Cumplía trece años cuando entró en aquella habitación de la ciudad de Manaos. Era la primera vez que Eloisa salía de su poblado. Llevaba demasiado tiempo sin ver a su madre y por eso decidió ir a buscarla. Alguien le habían dicho que a veces trabajaba en ese hotel. Nadie vio ni reparó en la muchacha. Se asomó sigilosa tras una puerta. La habitación era grande. Debajo del mosquitero había una cama alta y acogedora. La humedad bañaba una bandeja con mangos y papayas. Dos ventanales daban paso a la luz de esa mañana. Las cortinas de seda finísima bailaban suavemente sobre el barniz de un enorme piano negro. Lo acariciaban al ritmo de una brisa tenue. La niña sudaba por el calor, pero también por los nervios. Sus ojos grandísimos miraban sin pestañear. Cerró la puerta tras de sí y dio tres pasos con las manos pegadas a sus piernas que se asomaban debajo de una falda corta y desgastada.
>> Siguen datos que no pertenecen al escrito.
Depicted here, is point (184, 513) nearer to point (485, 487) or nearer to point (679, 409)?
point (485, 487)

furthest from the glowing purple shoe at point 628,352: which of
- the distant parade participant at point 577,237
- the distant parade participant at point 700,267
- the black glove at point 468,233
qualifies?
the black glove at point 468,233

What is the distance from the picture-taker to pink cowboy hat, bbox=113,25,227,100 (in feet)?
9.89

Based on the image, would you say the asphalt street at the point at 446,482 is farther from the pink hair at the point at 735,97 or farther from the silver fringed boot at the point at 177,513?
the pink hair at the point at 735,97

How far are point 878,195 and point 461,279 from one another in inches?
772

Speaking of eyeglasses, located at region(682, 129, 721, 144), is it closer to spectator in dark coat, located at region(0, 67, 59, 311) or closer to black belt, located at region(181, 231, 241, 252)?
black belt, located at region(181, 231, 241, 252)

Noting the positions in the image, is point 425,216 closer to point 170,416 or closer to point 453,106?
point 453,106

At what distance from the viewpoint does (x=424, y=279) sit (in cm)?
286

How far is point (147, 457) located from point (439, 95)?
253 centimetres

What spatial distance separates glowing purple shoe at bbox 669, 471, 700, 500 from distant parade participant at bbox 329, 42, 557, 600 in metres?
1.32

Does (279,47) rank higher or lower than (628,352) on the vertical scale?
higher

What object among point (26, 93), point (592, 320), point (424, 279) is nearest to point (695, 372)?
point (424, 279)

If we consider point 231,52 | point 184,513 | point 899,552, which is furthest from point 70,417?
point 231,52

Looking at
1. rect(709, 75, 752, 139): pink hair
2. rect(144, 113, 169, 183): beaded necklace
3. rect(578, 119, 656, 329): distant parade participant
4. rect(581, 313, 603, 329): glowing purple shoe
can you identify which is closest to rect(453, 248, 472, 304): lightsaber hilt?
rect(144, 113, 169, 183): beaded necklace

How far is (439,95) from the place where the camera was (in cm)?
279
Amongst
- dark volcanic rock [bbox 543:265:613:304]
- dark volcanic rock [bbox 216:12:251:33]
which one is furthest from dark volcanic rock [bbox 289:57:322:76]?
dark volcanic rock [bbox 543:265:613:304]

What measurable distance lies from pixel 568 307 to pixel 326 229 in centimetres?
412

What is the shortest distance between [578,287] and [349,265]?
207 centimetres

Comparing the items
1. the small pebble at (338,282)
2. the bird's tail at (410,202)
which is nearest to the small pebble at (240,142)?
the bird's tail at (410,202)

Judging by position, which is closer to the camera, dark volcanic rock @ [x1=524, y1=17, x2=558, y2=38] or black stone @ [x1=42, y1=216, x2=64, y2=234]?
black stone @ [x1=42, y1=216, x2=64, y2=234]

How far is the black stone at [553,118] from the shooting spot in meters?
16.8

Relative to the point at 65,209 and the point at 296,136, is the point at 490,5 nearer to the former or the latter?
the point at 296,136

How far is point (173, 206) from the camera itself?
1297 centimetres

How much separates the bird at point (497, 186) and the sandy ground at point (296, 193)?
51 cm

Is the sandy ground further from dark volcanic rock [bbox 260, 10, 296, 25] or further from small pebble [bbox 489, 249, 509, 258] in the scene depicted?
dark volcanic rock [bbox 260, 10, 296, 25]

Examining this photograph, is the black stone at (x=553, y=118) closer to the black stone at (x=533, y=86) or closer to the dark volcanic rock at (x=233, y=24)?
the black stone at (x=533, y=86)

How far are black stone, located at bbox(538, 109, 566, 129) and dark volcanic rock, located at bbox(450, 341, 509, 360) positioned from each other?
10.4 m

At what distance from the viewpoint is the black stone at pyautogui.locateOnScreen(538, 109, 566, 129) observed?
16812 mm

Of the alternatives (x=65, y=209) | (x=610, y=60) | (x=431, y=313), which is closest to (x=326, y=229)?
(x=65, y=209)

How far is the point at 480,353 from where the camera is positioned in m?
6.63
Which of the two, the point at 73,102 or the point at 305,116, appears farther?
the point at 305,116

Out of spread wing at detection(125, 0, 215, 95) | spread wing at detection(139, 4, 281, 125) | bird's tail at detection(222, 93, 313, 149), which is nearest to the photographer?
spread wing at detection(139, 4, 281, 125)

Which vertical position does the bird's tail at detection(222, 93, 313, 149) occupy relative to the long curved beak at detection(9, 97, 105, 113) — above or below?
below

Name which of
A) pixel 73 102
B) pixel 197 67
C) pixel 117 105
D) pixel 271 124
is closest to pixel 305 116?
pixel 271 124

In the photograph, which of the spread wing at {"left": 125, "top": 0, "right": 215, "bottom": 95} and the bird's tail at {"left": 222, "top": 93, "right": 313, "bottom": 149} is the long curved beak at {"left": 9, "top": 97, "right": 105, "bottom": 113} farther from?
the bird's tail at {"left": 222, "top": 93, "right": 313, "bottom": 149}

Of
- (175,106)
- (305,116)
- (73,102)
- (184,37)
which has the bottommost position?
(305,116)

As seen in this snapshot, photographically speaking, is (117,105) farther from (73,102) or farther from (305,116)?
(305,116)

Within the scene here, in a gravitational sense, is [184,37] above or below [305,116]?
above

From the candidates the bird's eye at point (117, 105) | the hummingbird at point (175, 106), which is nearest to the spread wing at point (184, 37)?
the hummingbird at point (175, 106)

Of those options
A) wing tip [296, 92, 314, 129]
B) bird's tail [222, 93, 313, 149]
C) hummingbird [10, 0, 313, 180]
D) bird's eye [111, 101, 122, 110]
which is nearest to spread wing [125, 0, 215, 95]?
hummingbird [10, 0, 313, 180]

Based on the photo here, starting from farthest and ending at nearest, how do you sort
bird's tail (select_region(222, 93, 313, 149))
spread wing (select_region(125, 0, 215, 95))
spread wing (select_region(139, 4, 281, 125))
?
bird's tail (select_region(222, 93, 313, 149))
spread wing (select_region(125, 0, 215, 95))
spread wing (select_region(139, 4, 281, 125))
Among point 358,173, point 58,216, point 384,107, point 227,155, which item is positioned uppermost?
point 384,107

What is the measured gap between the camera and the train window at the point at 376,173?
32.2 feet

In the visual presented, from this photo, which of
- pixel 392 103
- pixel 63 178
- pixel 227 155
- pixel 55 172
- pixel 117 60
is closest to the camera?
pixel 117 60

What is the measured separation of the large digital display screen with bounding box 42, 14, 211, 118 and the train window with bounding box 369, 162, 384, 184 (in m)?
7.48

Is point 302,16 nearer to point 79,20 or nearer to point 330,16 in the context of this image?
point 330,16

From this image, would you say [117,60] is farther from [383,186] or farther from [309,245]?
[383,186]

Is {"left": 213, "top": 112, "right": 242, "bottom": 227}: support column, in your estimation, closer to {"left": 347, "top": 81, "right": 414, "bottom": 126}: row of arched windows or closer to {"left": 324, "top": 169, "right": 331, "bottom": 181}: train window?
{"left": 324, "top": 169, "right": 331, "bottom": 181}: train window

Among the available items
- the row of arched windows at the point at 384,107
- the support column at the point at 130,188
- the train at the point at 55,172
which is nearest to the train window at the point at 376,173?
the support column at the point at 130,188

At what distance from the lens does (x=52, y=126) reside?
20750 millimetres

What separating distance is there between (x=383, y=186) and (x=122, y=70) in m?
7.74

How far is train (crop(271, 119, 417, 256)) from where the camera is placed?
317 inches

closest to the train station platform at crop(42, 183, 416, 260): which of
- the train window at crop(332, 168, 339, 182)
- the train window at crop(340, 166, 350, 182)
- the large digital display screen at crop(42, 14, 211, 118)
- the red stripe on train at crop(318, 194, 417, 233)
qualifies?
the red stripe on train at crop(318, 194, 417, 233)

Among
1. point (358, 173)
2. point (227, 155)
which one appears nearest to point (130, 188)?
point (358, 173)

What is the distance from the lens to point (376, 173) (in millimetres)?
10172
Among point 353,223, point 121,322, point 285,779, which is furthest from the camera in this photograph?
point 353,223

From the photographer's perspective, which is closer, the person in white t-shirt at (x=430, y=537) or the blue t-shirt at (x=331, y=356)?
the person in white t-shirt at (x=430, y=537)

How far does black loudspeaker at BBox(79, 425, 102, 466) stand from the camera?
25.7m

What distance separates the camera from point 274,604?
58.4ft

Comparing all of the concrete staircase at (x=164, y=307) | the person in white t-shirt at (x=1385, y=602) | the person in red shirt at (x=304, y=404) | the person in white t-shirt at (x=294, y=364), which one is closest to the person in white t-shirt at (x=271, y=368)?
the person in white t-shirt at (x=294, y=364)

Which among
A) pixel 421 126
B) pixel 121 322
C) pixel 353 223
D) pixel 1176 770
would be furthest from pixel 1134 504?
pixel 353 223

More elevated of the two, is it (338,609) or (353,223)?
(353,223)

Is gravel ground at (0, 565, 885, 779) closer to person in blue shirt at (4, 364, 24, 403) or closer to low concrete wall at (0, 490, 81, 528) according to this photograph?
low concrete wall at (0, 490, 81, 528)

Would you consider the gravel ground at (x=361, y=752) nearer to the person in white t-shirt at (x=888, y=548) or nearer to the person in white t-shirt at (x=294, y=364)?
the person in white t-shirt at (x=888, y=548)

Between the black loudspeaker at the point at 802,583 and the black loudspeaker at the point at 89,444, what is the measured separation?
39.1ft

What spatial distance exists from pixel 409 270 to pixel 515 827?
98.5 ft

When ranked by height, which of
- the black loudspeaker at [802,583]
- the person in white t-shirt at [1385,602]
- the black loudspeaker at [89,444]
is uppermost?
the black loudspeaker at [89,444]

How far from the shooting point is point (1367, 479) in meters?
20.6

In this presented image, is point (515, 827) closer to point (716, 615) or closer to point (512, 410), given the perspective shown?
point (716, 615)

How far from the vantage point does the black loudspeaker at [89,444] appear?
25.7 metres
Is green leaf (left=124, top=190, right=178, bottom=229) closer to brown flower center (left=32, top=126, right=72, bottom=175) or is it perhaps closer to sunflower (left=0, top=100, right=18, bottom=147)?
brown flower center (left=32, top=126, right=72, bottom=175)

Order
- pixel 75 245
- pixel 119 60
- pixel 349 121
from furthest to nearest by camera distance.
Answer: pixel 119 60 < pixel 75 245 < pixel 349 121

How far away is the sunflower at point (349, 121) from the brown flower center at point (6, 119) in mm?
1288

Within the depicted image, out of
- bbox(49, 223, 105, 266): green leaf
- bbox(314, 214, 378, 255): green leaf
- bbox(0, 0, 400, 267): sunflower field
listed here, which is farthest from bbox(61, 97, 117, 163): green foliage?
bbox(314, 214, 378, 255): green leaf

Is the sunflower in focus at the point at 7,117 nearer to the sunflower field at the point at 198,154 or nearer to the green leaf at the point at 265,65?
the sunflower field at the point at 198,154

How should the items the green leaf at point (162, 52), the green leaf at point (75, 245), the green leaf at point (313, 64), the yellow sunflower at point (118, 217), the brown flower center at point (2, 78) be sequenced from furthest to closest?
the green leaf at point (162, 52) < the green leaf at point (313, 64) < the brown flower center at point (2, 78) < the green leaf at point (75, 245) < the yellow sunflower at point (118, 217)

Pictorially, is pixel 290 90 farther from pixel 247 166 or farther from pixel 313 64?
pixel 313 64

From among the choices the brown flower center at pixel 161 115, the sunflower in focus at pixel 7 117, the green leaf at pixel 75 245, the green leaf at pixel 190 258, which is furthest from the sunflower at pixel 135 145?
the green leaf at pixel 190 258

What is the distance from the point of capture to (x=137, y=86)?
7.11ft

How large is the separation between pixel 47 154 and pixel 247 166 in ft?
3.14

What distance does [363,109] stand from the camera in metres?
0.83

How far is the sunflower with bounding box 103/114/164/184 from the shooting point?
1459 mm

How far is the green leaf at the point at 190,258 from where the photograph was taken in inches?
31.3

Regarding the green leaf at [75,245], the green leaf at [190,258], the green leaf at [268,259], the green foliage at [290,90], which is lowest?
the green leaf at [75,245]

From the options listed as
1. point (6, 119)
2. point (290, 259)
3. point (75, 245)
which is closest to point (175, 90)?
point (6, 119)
Se acercó tímida. La tapa abierta sobre el piano brillaba con una pulcritud exquisita. Dio un paso más y su rostro apareció reflejado a través del barniz. Eloísa se miró los rizos negros desordenados y la blancura de unos dientes que, con su sonrisa, daban la bienvenida a esa travesura de espacios prohibidos. Rozó suavemente su dedos índice y pulgar con un lateral de ese piano de madera de jacarandá. La caricia se fue prolongando. Era un tacto delicioso, que calmaba. Era como si el piano disfrutara también con ese tacto sutil. Eloísa siguió acariciando el mueble. Caminó rodeándolo. Escuchó su silencio. Olfateó su olor a algo distinto, a algo misterioso. Admiraba la perfección de sus formas, de sus curvas atrayentes, de su negrura, de su brillo. La niña siguió su recorrido ahora a través de esas cortinas que parecían también querer jugar. Hasta que llegó al frente. Se sentó. Los dedos de sus pies apenas llegaban al suelo. De nuevo, por un instante la timidez. Puso sus dos manos sobre la madera que ocultaba los teclados. Con delicadeza comprobó que no estaba cerrada con llave. La abrió despacio. Sin ruido. Un breve pedazo de tela de seda ocultaba la última desnudez del instrumento. Eloísa lo apartó con suavidad. Las yemas de sus dedos estaban hipnotizadas con la exactitud de cada tecla. Con su ordenamiento perfecto, con su blancura, con su tacto. Los dedos de la niña y las teclas de piano rozaban sus áureas. Apenas se tocaban pero el placer estaba ahí. Silencioso. Húmedo. Fue entonces cuando uno de sus dedos apretó. Escandaloso, sonó un Re Bemol.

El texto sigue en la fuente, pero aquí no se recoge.